Para o deputado estadual Flavio Serafini (Psol), que vem acompanhando de perto a crise do transporte aquaviário no Rio de Janeiro, o governador cedeu a uma chantagem da empresa que explora o serviço por completa falta de ação no passado para tentar mudar a concessionária que exploraria o serviço a partir deste mês, após os vários avisos da CCR de que não pretendia continuar no modal.
"O governo do estado está usando sua incompetência de não ter conseguido encontrar uma saída lá atrás para agora legitimar um acordo que é escandaloso. O governo deveria ter construído alternativas, ter feito uma chamada pública emergencial para operar o serviço durante um ano ou organizar uma intervenção direta para dar continuidade ao serviço, mas ele preferiu ser omisso", critica Serafini.
Desde o início da pandemia da covid-19, a Ilha de Paquetá foi a região atendida pela CCR Barcas que mais sofreu.
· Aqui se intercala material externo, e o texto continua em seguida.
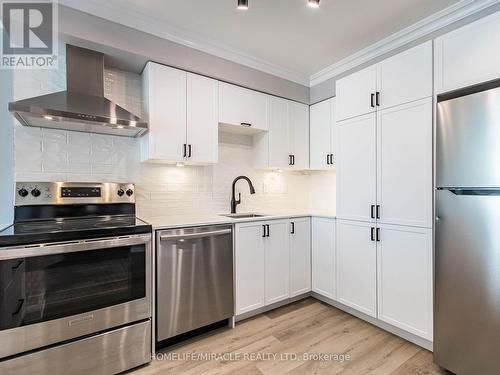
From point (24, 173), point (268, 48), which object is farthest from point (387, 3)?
point (24, 173)

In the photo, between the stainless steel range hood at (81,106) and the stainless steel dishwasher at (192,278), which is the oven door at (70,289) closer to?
the stainless steel dishwasher at (192,278)

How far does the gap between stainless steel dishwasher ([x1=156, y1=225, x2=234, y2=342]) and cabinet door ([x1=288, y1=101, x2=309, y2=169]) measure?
1441mm

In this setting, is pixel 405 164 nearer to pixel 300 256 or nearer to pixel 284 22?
pixel 300 256

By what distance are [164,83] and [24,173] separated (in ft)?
4.39

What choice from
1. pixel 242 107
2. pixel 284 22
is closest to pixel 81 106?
pixel 242 107

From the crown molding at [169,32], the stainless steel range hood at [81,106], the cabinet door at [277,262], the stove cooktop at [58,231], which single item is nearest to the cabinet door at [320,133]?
the crown molding at [169,32]

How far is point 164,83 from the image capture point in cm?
231

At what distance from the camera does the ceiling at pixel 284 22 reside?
1.99 meters

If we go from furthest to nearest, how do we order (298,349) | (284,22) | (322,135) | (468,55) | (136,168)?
(322,135)
(136,168)
(284,22)
(298,349)
(468,55)

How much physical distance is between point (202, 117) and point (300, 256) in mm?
1881

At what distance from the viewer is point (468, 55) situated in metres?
1.79

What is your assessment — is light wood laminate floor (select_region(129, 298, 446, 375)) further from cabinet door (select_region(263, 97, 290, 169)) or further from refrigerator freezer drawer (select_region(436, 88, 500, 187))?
cabinet door (select_region(263, 97, 290, 169))

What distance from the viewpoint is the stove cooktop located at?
1464 millimetres

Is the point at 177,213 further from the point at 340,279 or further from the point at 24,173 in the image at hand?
the point at 340,279
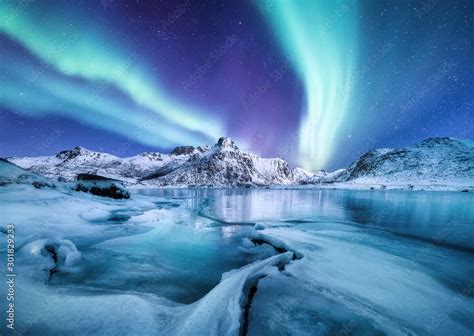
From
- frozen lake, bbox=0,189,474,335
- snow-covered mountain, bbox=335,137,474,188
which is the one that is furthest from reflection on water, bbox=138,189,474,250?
snow-covered mountain, bbox=335,137,474,188

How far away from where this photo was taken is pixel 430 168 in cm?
16412

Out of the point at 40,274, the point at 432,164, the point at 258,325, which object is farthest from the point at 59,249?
the point at 432,164

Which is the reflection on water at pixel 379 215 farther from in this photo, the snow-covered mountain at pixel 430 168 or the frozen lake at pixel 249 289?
the snow-covered mountain at pixel 430 168

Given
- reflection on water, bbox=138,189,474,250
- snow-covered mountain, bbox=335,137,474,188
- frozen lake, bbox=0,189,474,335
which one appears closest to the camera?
frozen lake, bbox=0,189,474,335

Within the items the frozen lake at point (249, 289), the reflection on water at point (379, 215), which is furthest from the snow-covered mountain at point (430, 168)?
the frozen lake at point (249, 289)

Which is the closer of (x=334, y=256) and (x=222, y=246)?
(x=334, y=256)

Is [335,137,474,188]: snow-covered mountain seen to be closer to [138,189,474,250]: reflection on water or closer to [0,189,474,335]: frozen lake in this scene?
[138,189,474,250]: reflection on water

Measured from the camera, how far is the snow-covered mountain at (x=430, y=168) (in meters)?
143

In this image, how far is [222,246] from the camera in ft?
29.2

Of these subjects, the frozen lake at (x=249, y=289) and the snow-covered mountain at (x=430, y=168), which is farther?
the snow-covered mountain at (x=430, y=168)

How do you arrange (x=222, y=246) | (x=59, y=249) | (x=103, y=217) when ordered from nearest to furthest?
(x=59, y=249)
(x=222, y=246)
(x=103, y=217)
A redução da oferta de barcas, revertida após o período mais agudo da pandemia nas demais regiões, foi mantida no bairro por conta de uma decisão judicial favorável à CCR, que alegou que a linha Rio-Paquetá é deficitária e provoca desequilíbrio econômico no caixa da concessionária.
Presidente da Associação de Moradores da Ilha de Paquetá (Morena), Guto Pires afirma que o acordo "tem jeito, forma e cheiro de corrupção com os recursos públicos". Ele contou que a associação nunca teve acesso aos cálculos que justifiquem a chancela que a Agetransp deu para o estado indenizar a CCR. Pires disse também que a situação de Paquetá é ainda mais dramática.
"Todas as populações da Baía de Guanabara precisam das barcas, têm esse direito ao transporte. Mas no caso de Paquetá esse é o único transporte. Ou vai de barca ou não vai. A redução das barcas alterou e reduziu drasticamente nossa qualidade de vida, sem falar que Paquetá é uma ilha turística e o turismo ficou inviabilizado, perdemos economicamente também", lamentou ele.